HERMES returned to Ceylon in February 1942 and in March was ordered to proceed to Perth, Western Australia, as it was obvious she would be no match for the Japanese, should they advance into the Indian Ocean. Half way to Perth HERMES was ordered to return and join Admiral Somerville's Eastern Fleet. She rendezvoused with this largely obsolete and ancient collection of warships and spent 3 days and nights prolonging the line of 'R' Class Battleships. Not a single aircraft was flown off.

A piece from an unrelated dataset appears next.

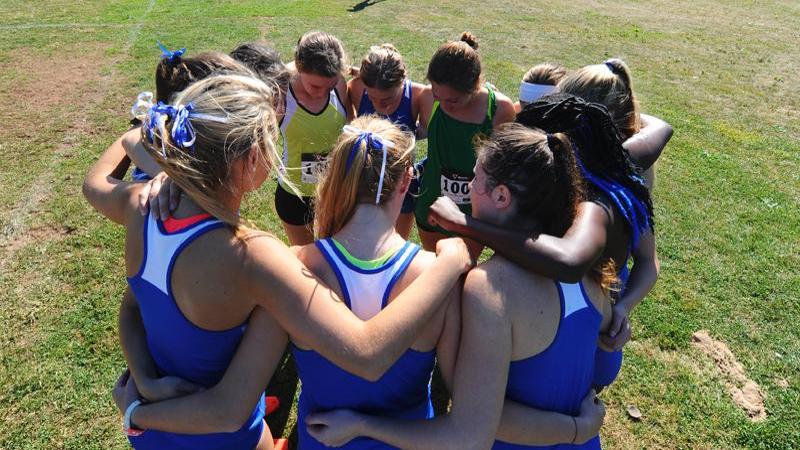 Women's XC Takes Sixth At Stony Brook Season Opener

HERMES was ordered to return to Trincomalee and await further orders, disembarking 814 Sqn aircraft and 10 groundcrew to China Bay to act as a shore based striking force. It was known that the Japanese were in the Indian Ocean so HERMES, with no aircraft embarked, was ordered to proceed northeast into the Bay of Bengal and avoid detection. This she did successfully on 5 April when Colombo was attacked. Unfortunately the same ruse could not be used on 9 April because the Japanese had split their force into two groups, one operating in the Bay of Bengal and the larger group operating at maximum range from Ceylon, some 300 miles to the southeast.

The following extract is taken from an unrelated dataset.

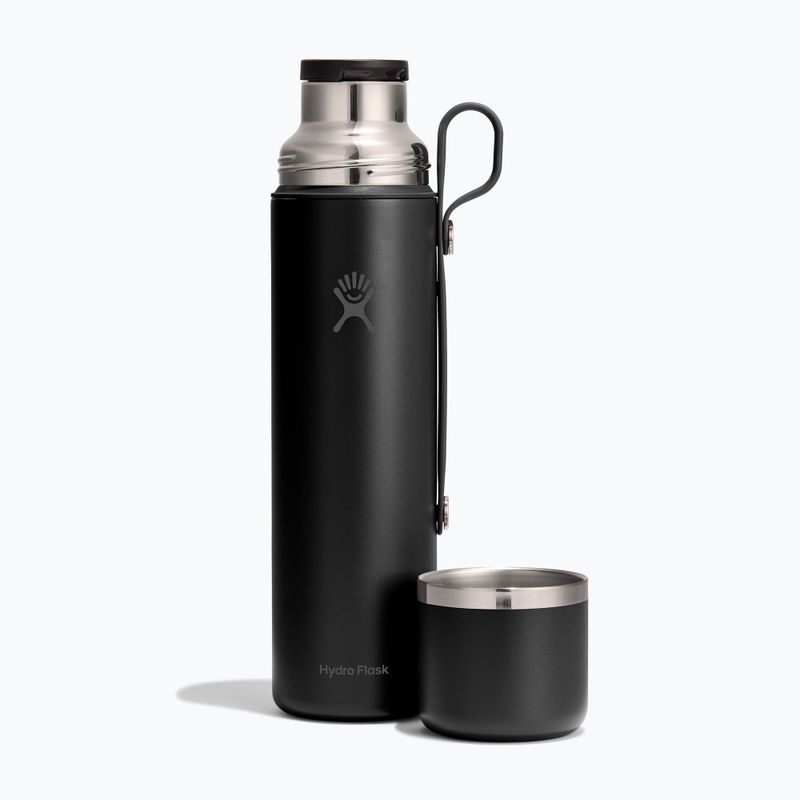 Termos Hydro Flask Hot Flask a hrnek 1065 ml black 3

Captain Richard Onslow, CO of HERMES, strongly urged the Naval Staff in Colombo to permit the ship to remain in Trincomalee. A Japanese attack was expected on 9 April but the position of their fleet was unknown. Captain Onslow stressed that with no fighter aircraft and only three 3-inch anti-aircraft guns and a handful of small calibre guns, he could not hope to survive an attack such as the Japanese were capable of mounting. He felt that under the cover of RAF Hurricanes and the Trincomalee anti-aircraft guns, the ship might still be hit, but by landing all the hands not required for fire fighting the ship and maintaing damage control, at least the casualty list would be greatly reduced.

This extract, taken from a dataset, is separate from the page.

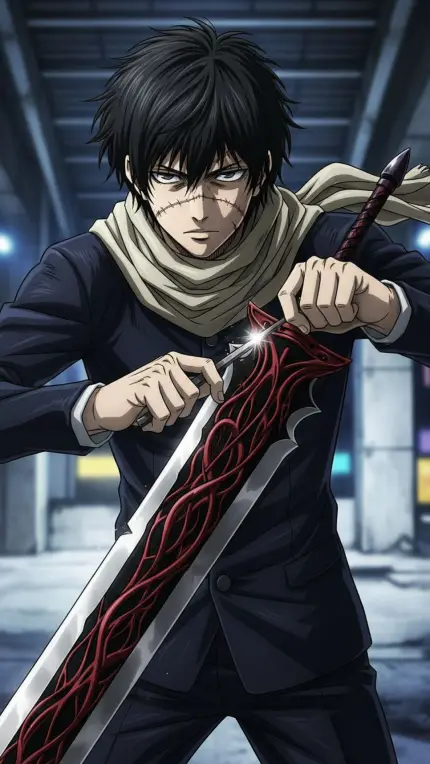 Yuuitsu Furuya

Captain Onslow's proposal was rejected and HERMES sailed in the dark hours of 8 April, with no hope of escaping detection. On 9 April she was discovered by Japanese reconnaissance off Batticaloa, attacked and sunk with heavy casualties. In addition to Captain Onslow and many of the ship's company, a large number of 814 Sqn maintenance personnel were also lost. This was a very heavy blow. It also affected Martin's career. as Captain Onslow had been the first to suggest transferring to the RN as a Commander. As a result of his death and the loss of personnel support, it was 3 years before Martin made the transfer and was promoted to Commander on 30 June 1945.
After the Japanese attack on Trincomalee the situation in Ceylon became chaotic, as the native labourers departed for India en masse. Eleven aircraft and a handful of ground crew were all that remained of 814 Sqn, which had been ordered to a dispersal airstrip at Kokkalai at 0400 hrs on 9 April, and had escaped the raid on Trincomalee that same day.
When the sqn returned to Trincomalee on 10 April they found the Air Station heavily damaged and people badly shaken. Immediate steps were taken to prepare for the expected Japanese invasion, during which 814 Sqn was to dive-bomb landing craft on the beaches with 25lb anti-personnel bombs! Fortunately for all concerned, the Japanese withdrew.
Martin then became FAA Liaison Officer to Air Marshal Sir John D'Albiac (a former RM Officer) who was AOC in Ceylon. The Eastern Fleet which had withdrawn to Mombasa after the Japanese raids, returned to Ceylon in June 1942 and many of 814 Sqn's pilots were absorbed into other sqns, and 814 Sqn virtually ceased to exist.
Having been appointed to STRIKER Building in the USA, Martin left for the UK in July 1942. He arrived in the USA on 14 October 1942 and the rest of his career is outlined in paragraph 10 above.
He finally retired in October 1958 and settled in Virginia. After a 10 year stint as a Life Insurance Underwriter and seven years as the Business Development Manager for the local Ballet Company, he finally retired for the second time in 1979 and died on 10 December 1988.